Representative examples of solvents that can be combined with the polymer and/or active agent include chloroform, acetone, water (buffered saline), dimethylsulfoxide, propylene glycol methyl ether, iso-propylalcohol, n-propylalcohol, methanol, ethanol, tetrahydrofuran, dimethylformamide, dimethylacetamide, benzene, toluene, xylene, hexane, cyclohexane, pentane, heptane, octane, nonane, decane, decalin, ethyl acetate, butyl acetate, isobutyl acetate, isopropyl acetate, butanol, diacetone alcohol, benzyl alcohol, 2-butanone, cyclohexanone, dioxane, methylene chloride, carbon tetrachloride, tetrachloroethylene, tetrachloro ethane, chlorobenzene, 1,1,1-trichloroethane, formamide, hexafluoroisopropanol, 1,1,1-trifluoroethanol, and hexamethyl phosphoramide, and a combination thereof.

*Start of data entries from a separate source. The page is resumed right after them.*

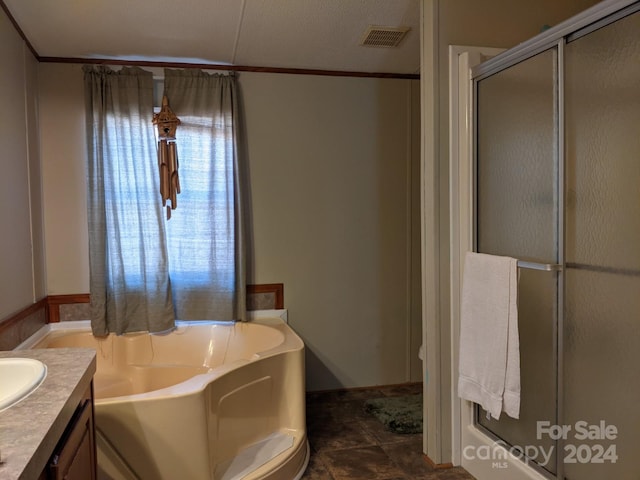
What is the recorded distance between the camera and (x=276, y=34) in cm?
255

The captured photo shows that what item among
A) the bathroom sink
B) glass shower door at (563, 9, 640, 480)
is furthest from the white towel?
the bathroom sink

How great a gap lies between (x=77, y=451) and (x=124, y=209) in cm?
184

From the foregoing detailed description, it will be evident that there are a number of changes, adaptations and modifications of the present invention which come within the province of those skilled in the art. The scope of the invention includes any combination of the elements from the different species or embodiments disclosed herein, as well as subassemblies, assemblies, and methods thereof. However, it is intended that all such variations not departing from the spirit of the invention be considered as within the scope thereof.